#### YOUR INSTRUCTIONS
Every line from the one with "Using target-capture and" to the final line of the listing below should be repeated exactly, and only those.

#### RECORDS

★ ★ ★ ★ ★

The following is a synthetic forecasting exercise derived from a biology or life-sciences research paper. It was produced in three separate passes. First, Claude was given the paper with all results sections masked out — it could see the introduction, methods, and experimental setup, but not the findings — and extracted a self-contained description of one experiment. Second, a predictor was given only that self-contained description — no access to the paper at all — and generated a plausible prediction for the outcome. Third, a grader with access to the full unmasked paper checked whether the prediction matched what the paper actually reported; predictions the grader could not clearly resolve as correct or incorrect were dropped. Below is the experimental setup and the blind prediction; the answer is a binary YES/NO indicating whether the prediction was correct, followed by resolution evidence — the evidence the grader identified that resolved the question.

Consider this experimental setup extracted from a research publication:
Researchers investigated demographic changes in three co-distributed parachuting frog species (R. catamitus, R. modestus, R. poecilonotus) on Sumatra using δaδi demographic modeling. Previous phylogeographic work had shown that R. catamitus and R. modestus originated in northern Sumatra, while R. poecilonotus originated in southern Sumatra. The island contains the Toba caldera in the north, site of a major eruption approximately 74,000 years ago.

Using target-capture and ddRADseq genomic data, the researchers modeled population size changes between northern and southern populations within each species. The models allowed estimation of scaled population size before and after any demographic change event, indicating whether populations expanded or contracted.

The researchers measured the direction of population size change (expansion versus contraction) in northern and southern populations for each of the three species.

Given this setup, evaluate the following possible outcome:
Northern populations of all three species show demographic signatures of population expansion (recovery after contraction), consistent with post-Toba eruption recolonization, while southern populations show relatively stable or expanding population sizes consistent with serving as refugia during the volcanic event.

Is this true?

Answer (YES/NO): NO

★ ★ ★ ★ ★

#### TASK OUTPUT
Using target-capture and ddRADseq genomic data, the researchers modeled population size changes between northern and southern populations within each species. The models allowed estimation of scaled population size before and after any demographic change event, indicating whether populations expanded or contracted.

The researchers measured the direction of population size change (expansion versus contraction) in northern and southern populations for each of the three species.

Given this setup, evaluate the following possible outcome:
Northern populations of all three species show demographic signatures of population expansion (recovery after contraction), consistent with post-Toba eruption recolonization, while southern populations show relatively stable or expanding population sizes consistent with serving as refugia during the volcanic event.

Is this true?

Answer (YES/NO): NO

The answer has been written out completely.